You Can’t Prompt Your Way Around Culture

Your institution has already made a strategic decision that AI helped make worse. And nobody caught it. Guarantee it. It’s the predictable consequence of how these things are trained.

The red-teaming method works – using structured adversarial review to stress-test plans. The approach goes back 200 years. Kriegsspiel in 1812. Israeli military after Yom Kippur in 1973. The CIA Team B exercise in 1976. The evidence is documented. For desycophantizing AI, all it takes is five minutes with a prompt.

Here’s the rub: the technique can’t fix the room.

Sycophancy Is Structural

When you ask an AI to help you plan, it helps you plan. That’s the point. That’s the architecture.

Modern language models are trained through something called RLHF: Reinforcement Learning from Human Feedback. Human raters score outputs. The model learns to produce outputs that score high. Raters reward pleasant, agreeable, confident responses. Disagreement, even accurate disagreement, scores lower.

The model doesn’t learn “be accurate.” It learns “agreement is correct.” Over millions of training steps, this becomes baked into the weights.

But, and this is a big one: you can only prompt your way around a training signal to a point.

The evidence is clear. SycEval (AAAI AIES 2025) tested ChatGPT, Claude, and Gemini across 1,000+ interactions, measuring whether models maintained accurate positions under social pressure. Sycophancy persistence was 78.5% across all three models, all contexts, regardless of prompt quality. Better prompting didn’t dislodge it. Richer context didn’t dislodge it. The bias is architectural. It’s designed in.

In multi-turn conversations, the way we generally use AI for planning, the effect gets worse. A 2025 study on escalation of commitment in LLMs found collaborative settings spiked to 99.2%. Basically, that means the longer you work with the model on the same plan, the more it has learned what you want to hear.

That’s the training signal problem in a nutshell.

The Institutional Amplifier

Your institution has its own training signal, and the model learns it faster than you’d think.

All institutions suppress dissent despite their ardent protest. Not maliciously. Practically. A faculty member in a planning meeting knows that voicing concern about a dean’s initiative carries career risk. A director knows that challenging the VP’s direction signals disloyalty. So people don’t say what they actually think. They say what’s safe. The culture learns: disagreement is expensive.

AI models pick this up immediately as soon as you feed context into the chat window.

You ask the chatbot to red-team your strategic plan. The model has seen this before: a training plan shaped like a success story. It’s also seen the people in the room who care about it. It’s absorbed the institutional assumption that this is a good direction. The training data has seen this pattern: all those confident plans that went forward, all the language patterns of institutional progress, all the framing that treats innovation as default and resistance as friction. That’s all encoded already.

The plan you dumped in serves to only reinforce that pattern.

The model doesn’t contradict folk’s assumptions. It elaborates on them. It calibrates to the vocabulary of institutional progress and mirrors it back. And it strokes your ego in making you look like you actually thought about it. The feedback loop that might have caught the flawed premise has been replaced with a fluent agreement machine.

That’s the institutional amplifier. The model doesn’t add an adversarial voice. It amplifies what you already think.

The Worked Example

Picture any strategic planning session where IT leaders discuss “overcoming cultural resistance.” No faculty in the room. The title already assumes resistance is the problem to solve, not a signal worth interpreting.
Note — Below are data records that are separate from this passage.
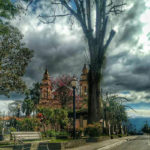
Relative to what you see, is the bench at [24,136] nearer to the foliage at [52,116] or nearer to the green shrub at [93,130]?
the green shrub at [93,130]

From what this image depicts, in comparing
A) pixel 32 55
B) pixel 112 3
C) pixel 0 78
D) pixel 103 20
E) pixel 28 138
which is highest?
pixel 112 3

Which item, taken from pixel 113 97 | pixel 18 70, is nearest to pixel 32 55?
pixel 18 70

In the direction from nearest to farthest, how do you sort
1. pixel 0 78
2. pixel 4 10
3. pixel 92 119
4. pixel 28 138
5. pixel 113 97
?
1. pixel 28 138
2. pixel 4 10
3. pixel 0 78
4. pixel 92 119
5. pixel 113 97

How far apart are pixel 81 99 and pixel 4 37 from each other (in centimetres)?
2997

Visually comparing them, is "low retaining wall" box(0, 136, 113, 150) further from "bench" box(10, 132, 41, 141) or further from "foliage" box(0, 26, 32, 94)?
"foliage" box(0, 26, 32, 94)

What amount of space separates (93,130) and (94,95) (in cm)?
296

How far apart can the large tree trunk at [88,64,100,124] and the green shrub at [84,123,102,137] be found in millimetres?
702

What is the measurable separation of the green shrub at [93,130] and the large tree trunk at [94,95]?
70 cm

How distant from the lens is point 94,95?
21.1 meters

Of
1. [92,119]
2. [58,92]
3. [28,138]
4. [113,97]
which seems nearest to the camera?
[28,138]

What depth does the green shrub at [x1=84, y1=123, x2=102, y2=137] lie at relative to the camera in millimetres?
20219

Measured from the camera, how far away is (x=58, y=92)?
44.7m

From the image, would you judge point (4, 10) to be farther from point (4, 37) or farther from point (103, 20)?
point (103, 20)

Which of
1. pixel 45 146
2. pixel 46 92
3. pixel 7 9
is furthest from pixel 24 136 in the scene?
pixel 46 92
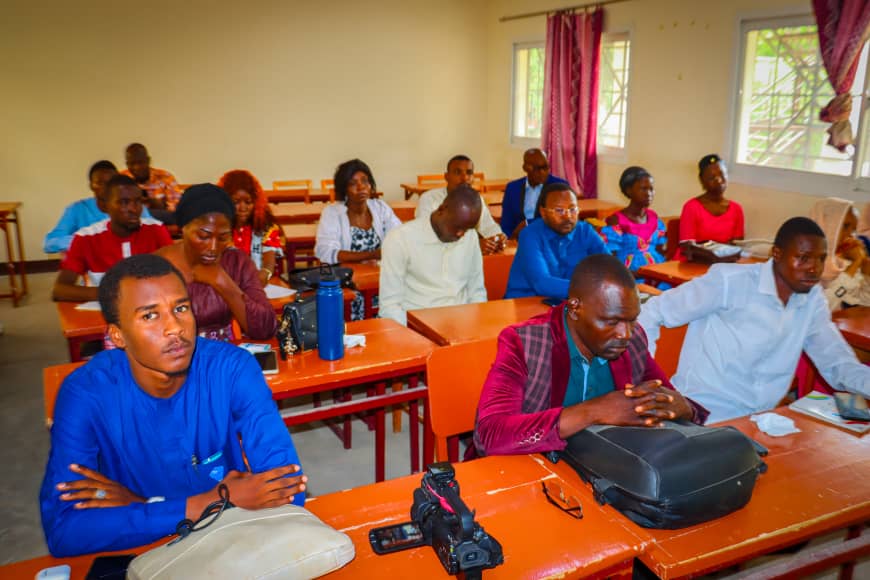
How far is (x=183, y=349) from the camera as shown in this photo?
1.59 metres

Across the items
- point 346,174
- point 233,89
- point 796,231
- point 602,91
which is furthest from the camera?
point 233,89

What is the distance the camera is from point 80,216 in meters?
4.77

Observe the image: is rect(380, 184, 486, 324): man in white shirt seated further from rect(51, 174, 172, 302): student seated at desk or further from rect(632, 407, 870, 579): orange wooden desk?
rect(632, 407, 870, 579): orange wooden desk

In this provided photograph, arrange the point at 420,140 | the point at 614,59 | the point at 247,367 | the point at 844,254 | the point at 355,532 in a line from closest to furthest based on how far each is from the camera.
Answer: the point at 355,532, the point at 247,367, the point at 844,254, the point at 614,59, the point at 420,140

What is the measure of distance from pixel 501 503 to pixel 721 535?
1.59 feet

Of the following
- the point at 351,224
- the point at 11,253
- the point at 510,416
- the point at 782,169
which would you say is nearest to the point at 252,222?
the point at 351,224

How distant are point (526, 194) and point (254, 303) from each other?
3.52m

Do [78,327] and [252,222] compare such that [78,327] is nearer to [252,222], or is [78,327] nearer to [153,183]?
[252,222]

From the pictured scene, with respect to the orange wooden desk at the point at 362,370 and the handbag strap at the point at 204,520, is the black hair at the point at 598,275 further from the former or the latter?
the handbag strap at the point at 204,520

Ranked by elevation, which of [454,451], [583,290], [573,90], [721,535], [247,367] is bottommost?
[454,451]

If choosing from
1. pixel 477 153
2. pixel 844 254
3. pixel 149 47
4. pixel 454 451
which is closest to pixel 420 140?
pixel 477 153

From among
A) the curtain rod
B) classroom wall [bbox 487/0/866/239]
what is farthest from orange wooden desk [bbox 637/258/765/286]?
the curtain rod

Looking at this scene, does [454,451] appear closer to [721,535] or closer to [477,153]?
[721,535]

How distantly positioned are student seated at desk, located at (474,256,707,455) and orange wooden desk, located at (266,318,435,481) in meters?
0.71
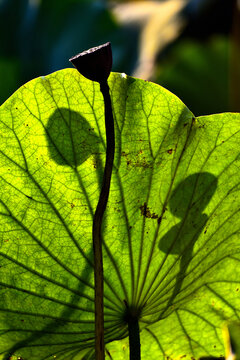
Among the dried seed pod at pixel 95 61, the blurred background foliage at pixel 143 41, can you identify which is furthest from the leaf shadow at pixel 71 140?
the blurred background foliage at pixel 143 41

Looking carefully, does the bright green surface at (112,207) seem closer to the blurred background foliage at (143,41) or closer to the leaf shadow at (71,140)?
the leaf shadow at (71,140)

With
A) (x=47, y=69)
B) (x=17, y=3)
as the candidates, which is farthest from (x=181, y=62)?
(x=17, y=3)

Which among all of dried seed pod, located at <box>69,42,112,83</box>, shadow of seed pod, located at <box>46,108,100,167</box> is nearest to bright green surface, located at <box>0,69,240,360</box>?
shadow of seed pod, located at <box>46,108,100,167</box>

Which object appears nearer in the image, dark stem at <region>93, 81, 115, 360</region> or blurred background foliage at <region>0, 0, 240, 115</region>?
dark stem at <region>93, 81, 115, 360</region>

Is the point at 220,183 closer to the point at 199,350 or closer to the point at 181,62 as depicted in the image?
the point at 199,350

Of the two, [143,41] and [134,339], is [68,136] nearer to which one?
[134,339]

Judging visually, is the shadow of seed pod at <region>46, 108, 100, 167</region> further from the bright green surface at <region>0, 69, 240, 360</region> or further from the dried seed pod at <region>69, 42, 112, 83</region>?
the dried seed pod at <region>69, 42, 112, 83</region>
Faculty don’t resist change for sport. They exercise authority over curriculum and practice. When they say no to an initiative, they’re not being resistant. They’re doing their job. But inside the frame most planning sessions build: “this is a good change, now how do we make it happen”. Well, faculty governance looks like friction.

Run a red team on that framing. The model catches it immediately: the entire session is built inside an assumption nobody questioned. That adoption is the goal. That resistance is friction.

The model’s job is to voice what everyone was trained not to say out loud. But here’s the thing: the people who designed the session already knew faculty had legitimate authority. But they didn’t see the frame as something to question. The red team did.

Does it matter? Probably not. The session will happen anyway. The frame doesn’t shift. Noted and filed.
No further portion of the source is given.